Vouvray is a wine-producing area on the right bank of the river Loire in north-west France. It is a single-grape variety Appellation, where Chenin Blanc (sometimes known locally as Pineau) is fashioned into dry, sweet and sparkling white wines. Maison Huet, founded in 1928, is undoubtedly the biggest name of Vouvray, and one of the great fine wine estates of Europe.
Gaston Huet was the driving force that established the global reputation Huet enjoys today. When he died in 2002 aged 92, control was handed to Noël Pinguet, Gaston’s son-in-law, who had assisted Huet during the preceding three decades. The estate has recently been sold to a consortium of business people, including Tokaji producer István Szepsy, one of Hungary’s most influential wine figures. Monsieur Pinguet continues to run the estate on the same principles and is a significant shareholder.
The venue for this tasting was Christie’s sale room, off St James’ in London. Christie’s is a leading auction house, with regular fine wine auctions held in London and overseas. On the 20th of May 2004 Christie’s will stage an auction of some of the best ever vintages of Huet, sourced directly from the estate’s cellars, so the provenance could not be better. Details of estimates are given with the wine reviews below.
The Huet estate covers 35 hectares, and is divided into three vineyard sites: Le Haut-Lieu, Le Mont and Le Clos du Bourg. The top bottlings of Maison Huet will carry one of these designations, but the line-up of wines can be a little confusing at first, because there are dry (Sec), off-dry (Demi-sec) and sweet (Moelleux) versions of each, plus a premium “Moelleux 1er Trie”, or “first picking” selection. There is also the super-sweet Cuvée Constance, which can have as much as 220gms of residual sugar.
Le Mont is an eight hectare plot with a pebbly soil, mainly of green-coloured clay and silica. The estate describes the wines of Le Mont as “elegant and feminine”. Le Haut-Lieu is slightly larger at nine hectares, with very deep limestone soil, with a lot of heavy brown clay. According to Huet, this gives “supple” wines. Finally, Le Clos du Bourg (which is an old-walled Clos) is only six hectares, located above the church in Vouvray. The soil here is thin – one metre in depth – over limestone. Le Clos du Bourg is generally considered the “best” terroir of Huet, and wines are described as “powerful and well-structured”. Vines are re-planted every 30 years or so, and each vineyard aims to have a balance of vines that are one-third under 15 years of age, one third 15 – 30 years of age, and one-third over 30 years of age. Generally speaking, these are used for the dry, demi-sec and sweet wines respectively.

§ **REQUIRED TASKS**:
#1 Copy the passage in the text about Maison Huet from "Gaston Huet was" up to and including "a significant shareholder.".
#2 Write out every line of the listing below exactly, leaving the pictures out of your answer.

§ **INPUT**:
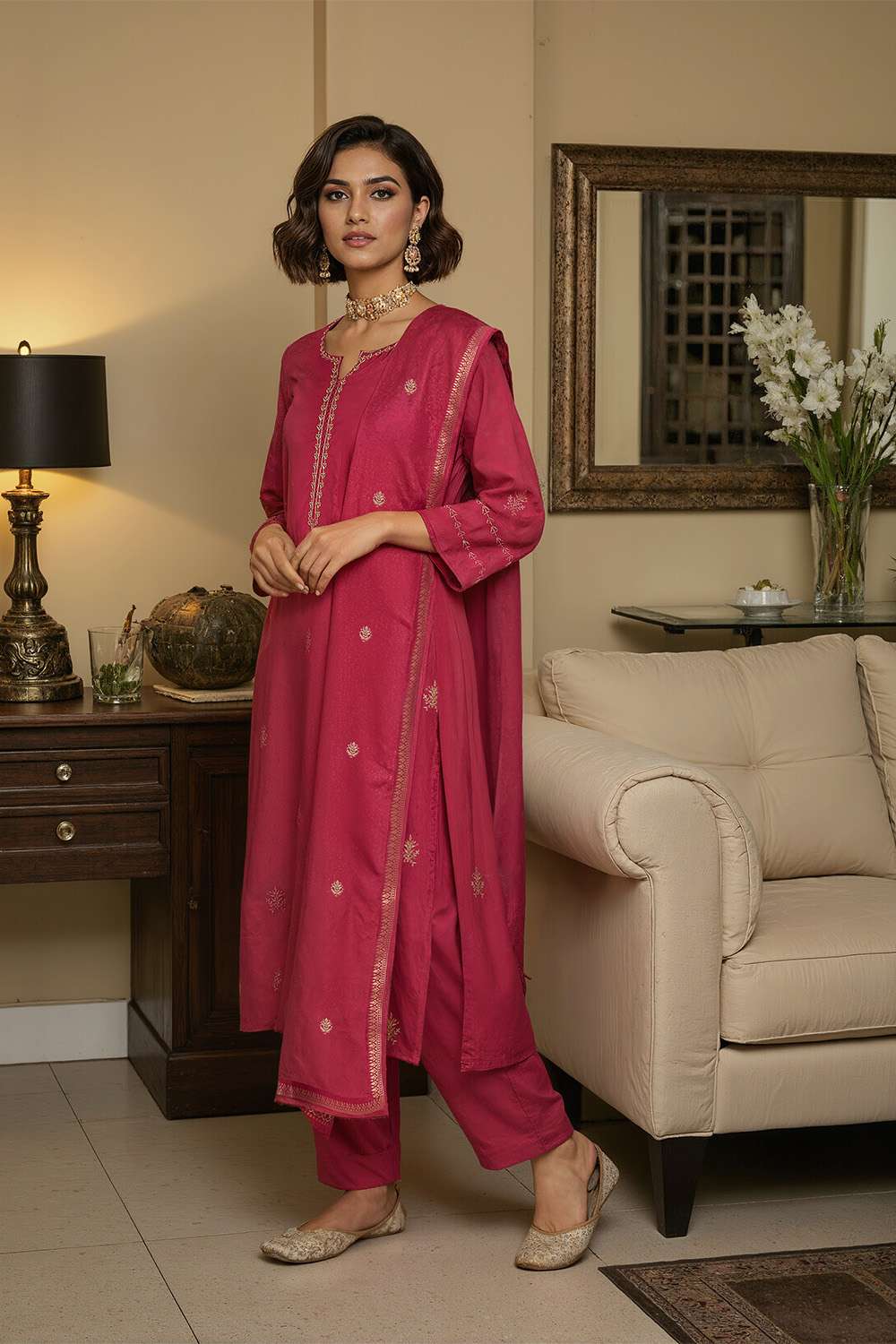 Pink Viscose Embroidered Kurta Set image number null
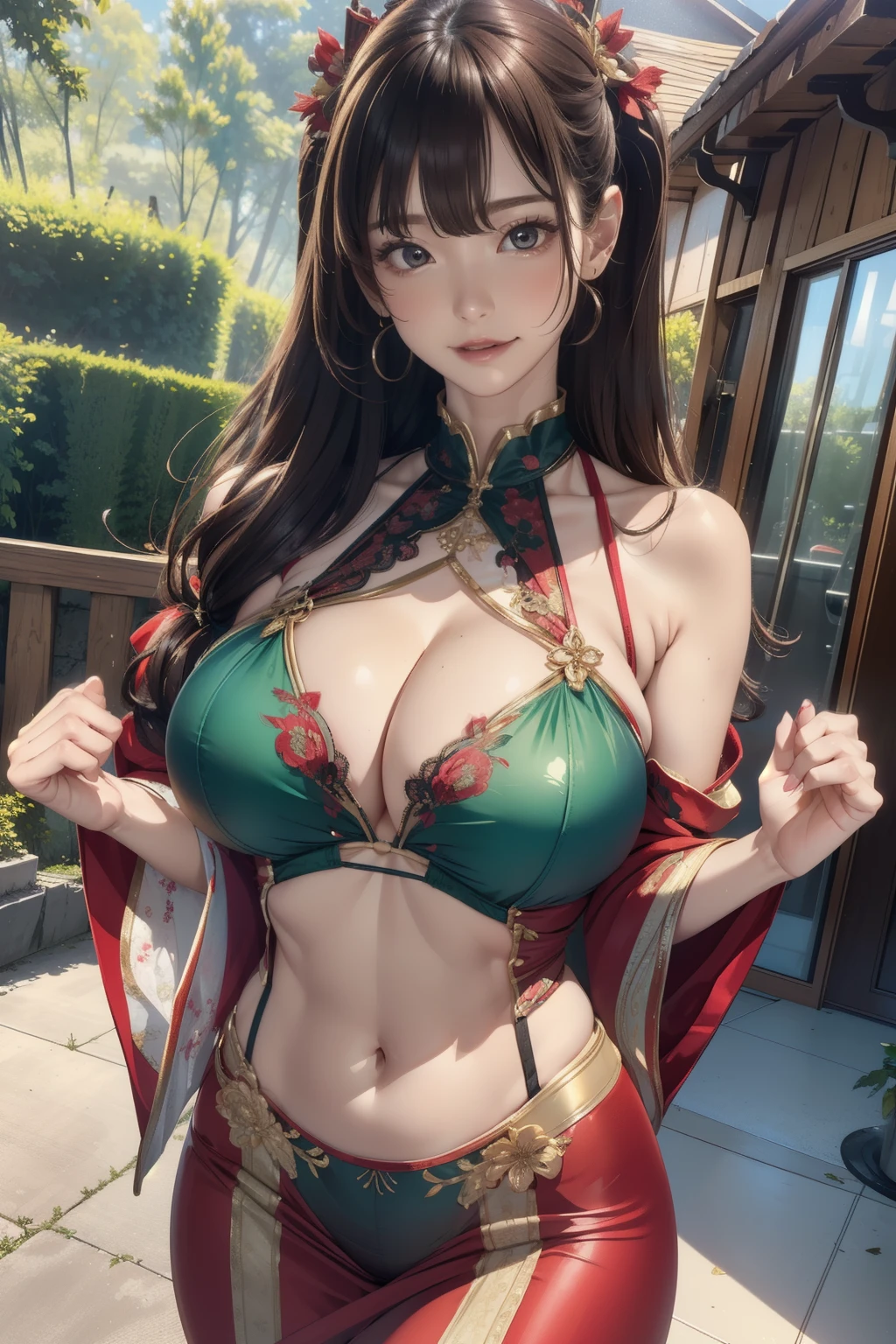 (masterpiece:1.2, highest quality), realistic, (real picture, intricate details, red high neck dress), parted lips, very detailed, perfect face, perfect body, large model,Background in the forest、transparent nippleature woman、tall、long legs、Separate the upper and lower costumes、brightly colored drawings、Clothes with a wide open chest、revealing costumes、Clothes that expose the belly button、Only the upper body is dressed up、random hairstyle、big breasts、transparent lace costume、embellished costume、Clothes that expose the belly button、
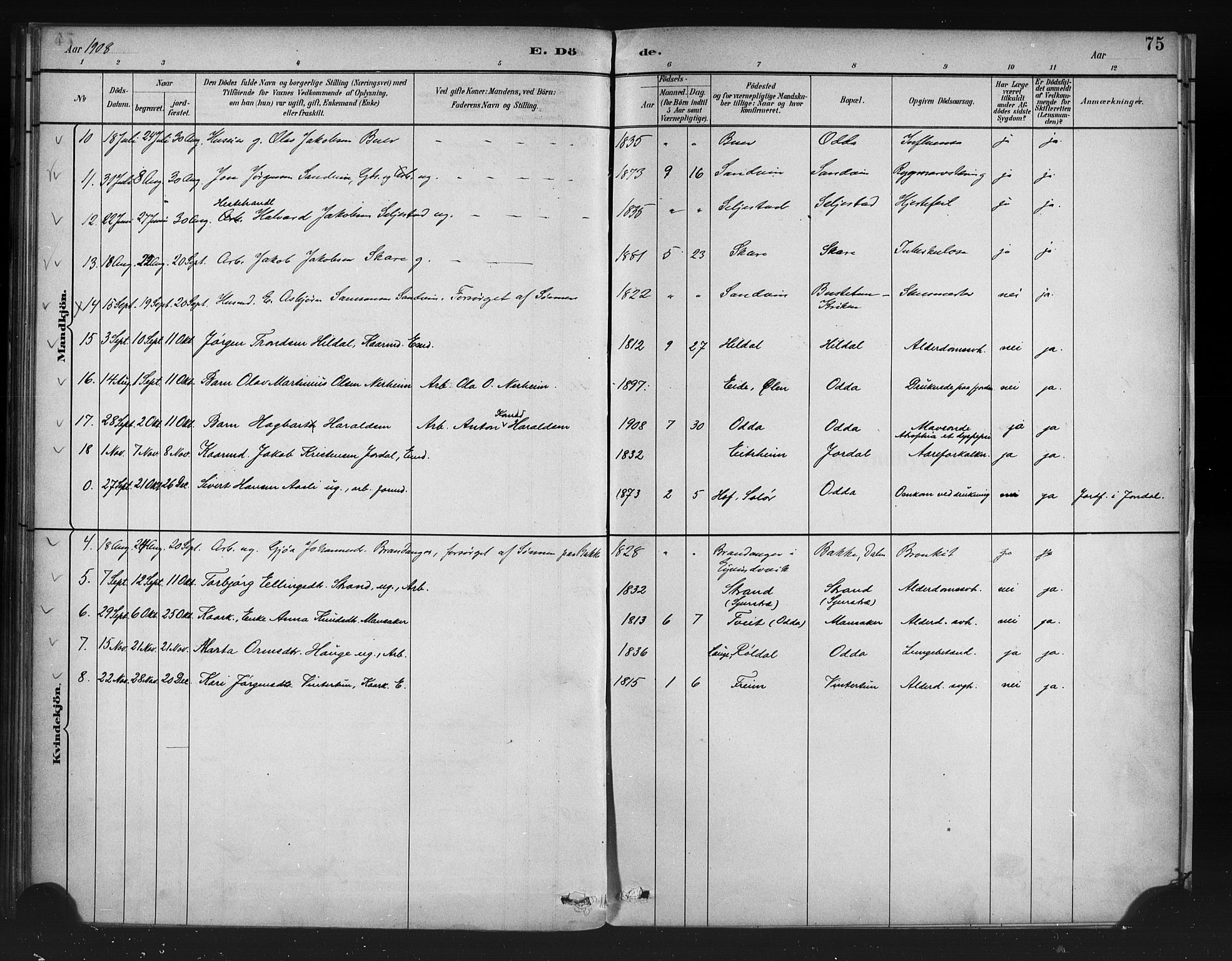 Odda Sokneprestembete, AV/SAB-A-77201/H/Haa: Parish register (official) no. A 1, 1883-1919, p. 75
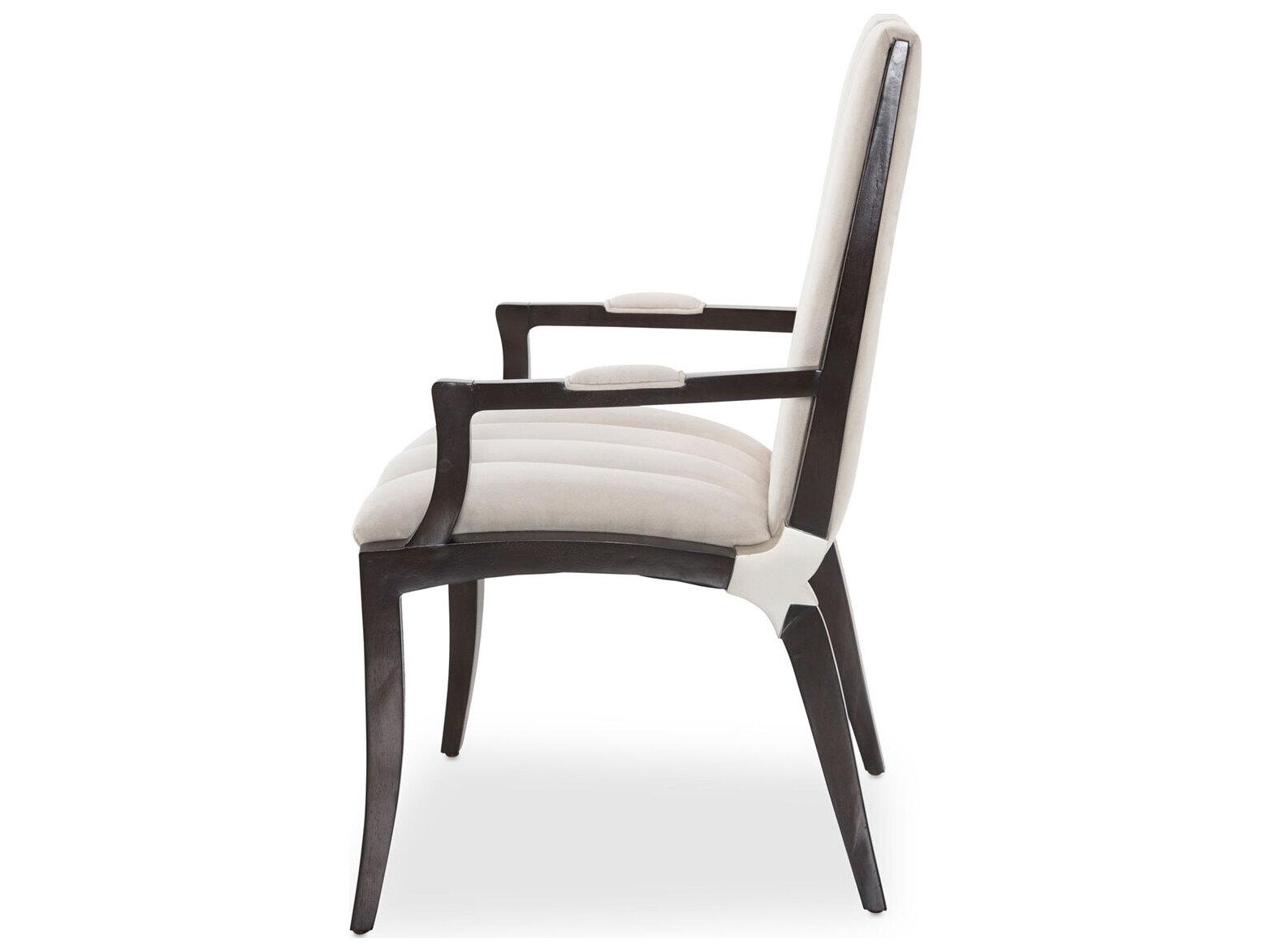 Michael Amini Paris Chic Beech Wood Brown Upholstered Arm Dining Chair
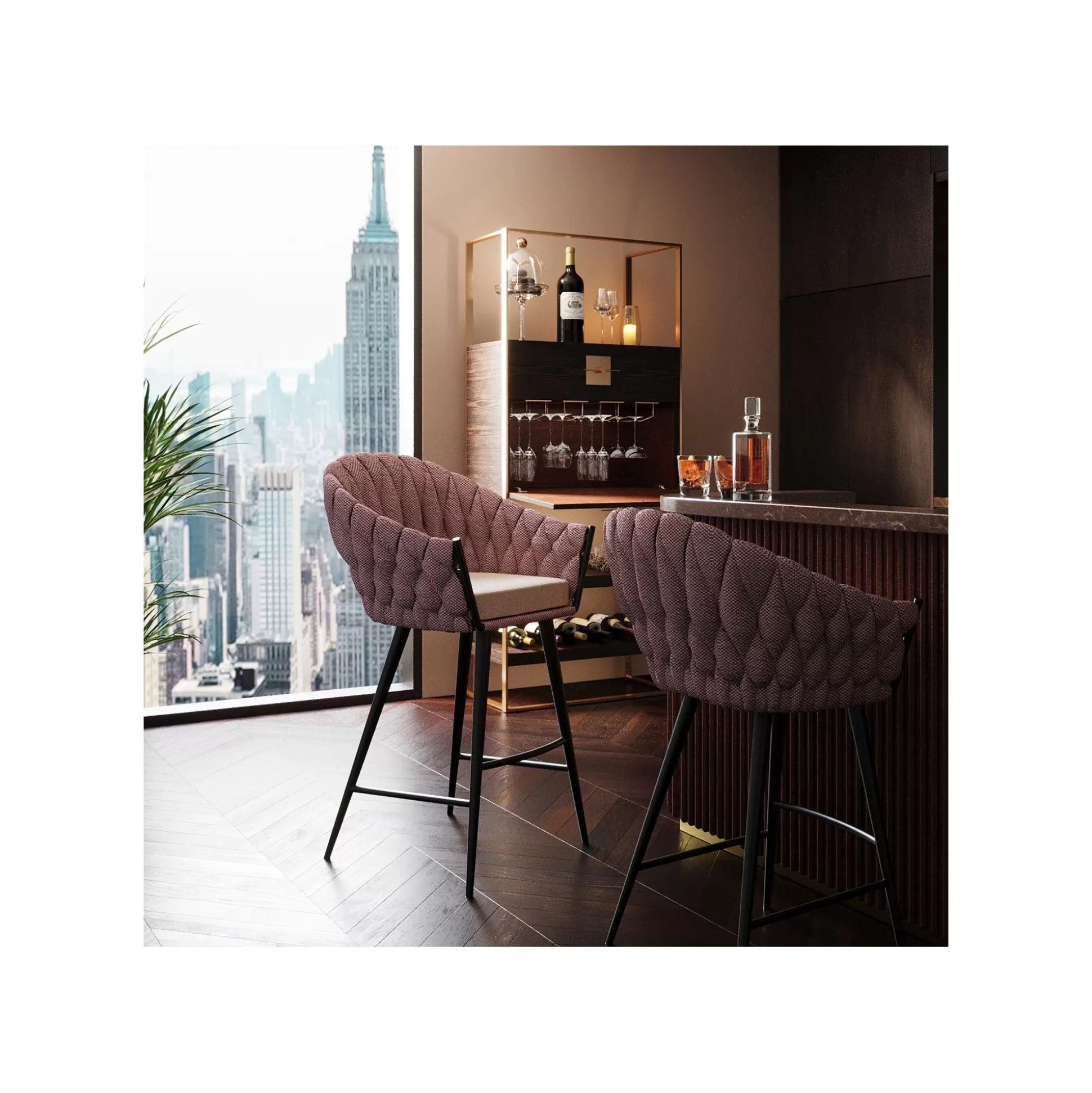 Tabouret De Bar Knot Marron ^KARE Design Sale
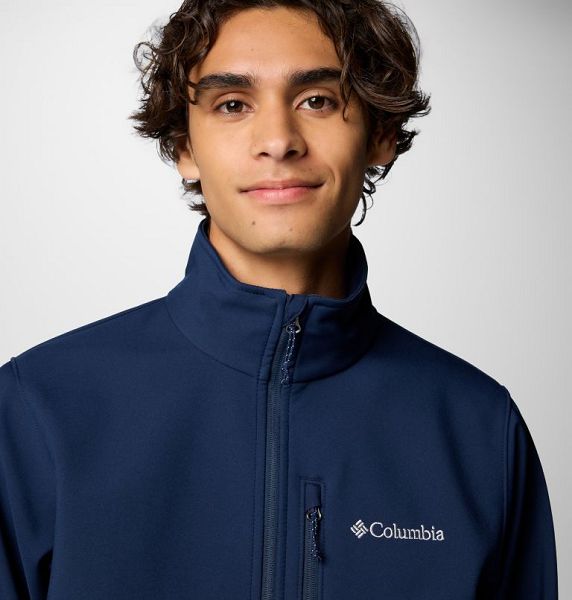 Men Columbia Ascender™ Hiking Softshell Jackets Navy | US-KZDCHA-705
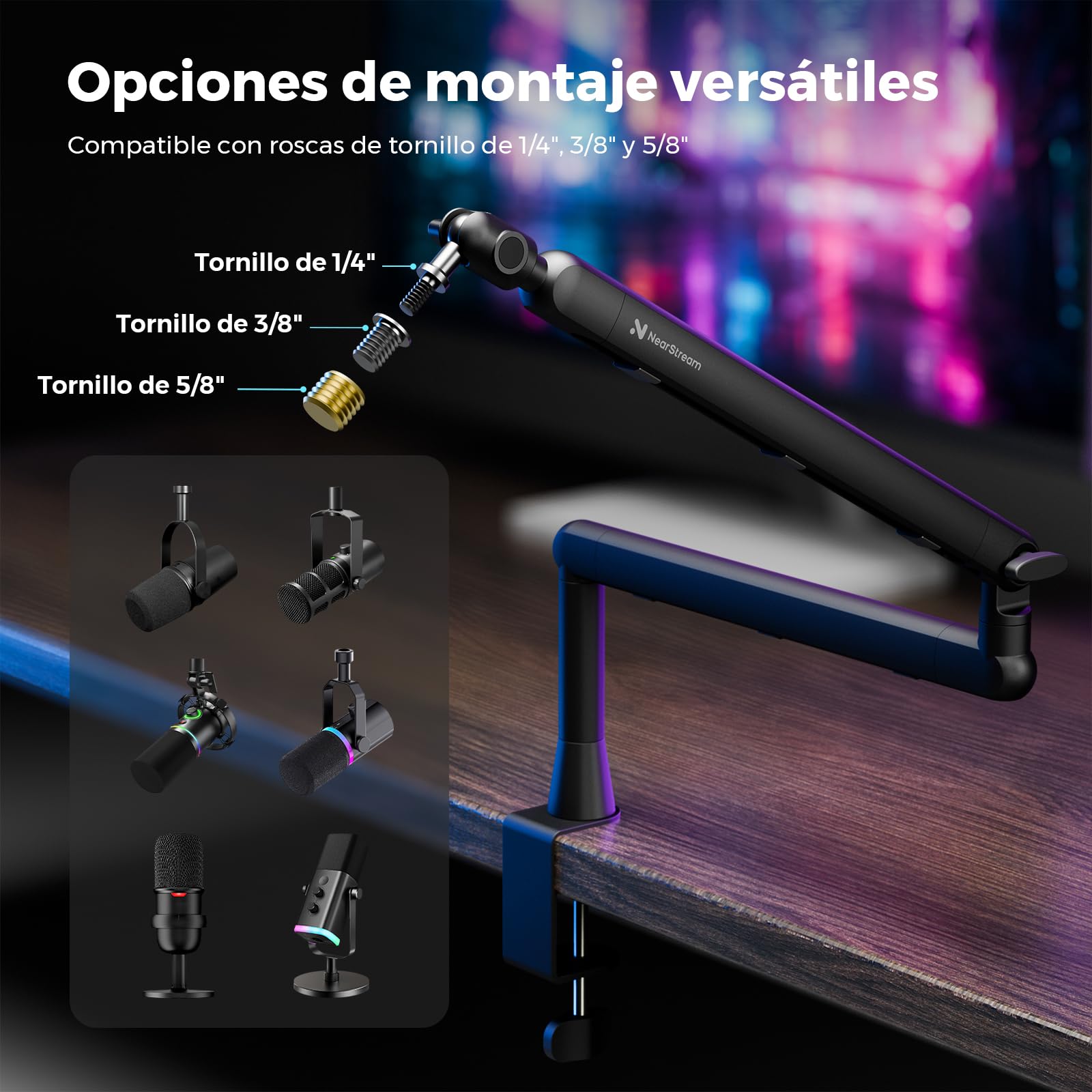 NearStream Soporte Micrófono con 3 Adaptadores (1/4", 3/8", 5/8"), Brazo Ajustable con Gestión de Cables, Elevador 4,5", Fijación Mesa para Podcast/Streaming/Juegos/Oficina (ST20)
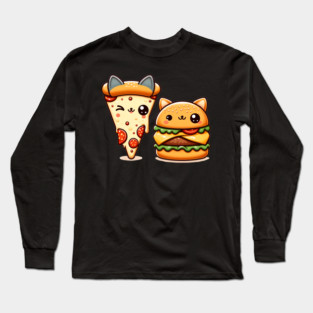 Kawaii Cat Buger and Pizza Lover Long Sleeve T-Shirt
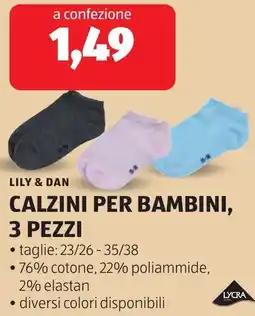 ALDI Lily & dan calzini per bambini, 3 pezzi offerta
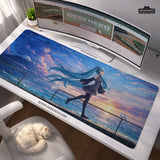 Anime Girl Landscape gaming desk mat mousepad - Deskneko
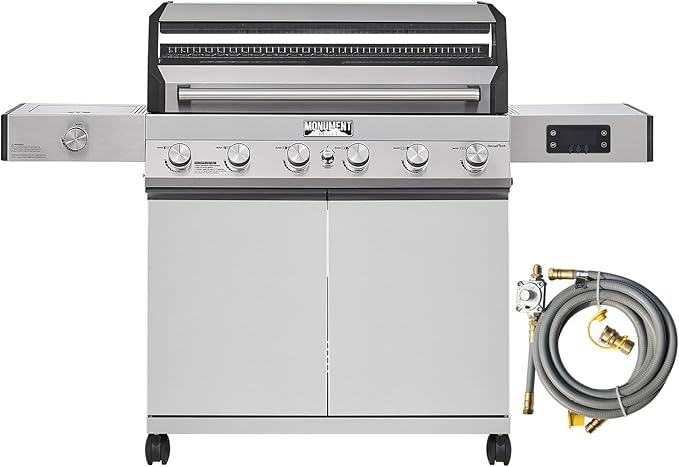 Monument Grills Denali Series, 6-Burner Convertible Natural Gas Smart bbq Grill Stainless Steel Denali 605 with Conversion Kit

§ **TASK RESULTS**:
#1
Gaston Huet was the driving force that established the global reputation Huet enjoys today. When he died in 2002 aged 92, control was handed to Noël Pinguet, Gaston’s son-in-law, who had assisted Huet during the preceding three decades. The estate has recently been sold to a consortium of business people, including Tokaji producer István Szepsy, one of Hungary’s most influential wine figures. Monsieur Pinguet continues to run the estate on the same principles and is a significant shareholder.

#2
 Pink Viscose Embroidered Kurta Set image number null
 (masterpiece:1.2, highest quality), realistic, (real picture, intricate details, red high neck dress), parted lips, very detailed, perfect face, perfect body, large model,Background in the forest、transparent nippleature woman、tall、long legs、Separate the upper and lower costumes、brightly colored drawings、Clothes with a wide open chest、revealing costumes、Clothes that expose the belly button、Only the upper body is dressed up、random hairstyle、big breasts、transparent lace costume、embellished costume、Clothes that expose the belly button、
 Odda Sokneprestembete, AV/SAB-A-77201/H/Haa: Parish register (official) no. A 1, 1883-1919, p. 75
 Michael Amini Paris Chic Beech Wood Brown Upholstered Arm Dining Chair
 Tabouret De Bar Knot Marron ^KARE Design Sale
 Men Columbia Ascender™ Hiking Softshell Jackets Navy | US-KZDCHA-705
 NearStream Soporte Micrófono con 3 Adaptadores (1/4", 3/8", 5/8"), Brazo Ajustable con Gestión de Cables, Elevador 4,5", Fijación Mesa para Podcast/Streaming/Juegos/Oficina (ST20)
 Kawaii Cat Buger and Pizza Lover Long Sleeve T-Shirt
 ALDI Lily & dan calzini per bambini, 3 pezzi offerta
 Anime Girl Landscape gaming desk mat mousepad - Deskneko
 Monument Grills Denali Series, 6-Burner Convertible Natural Gas Smart bbq Grill Stainless Steel Denali 605 with Conversion Kit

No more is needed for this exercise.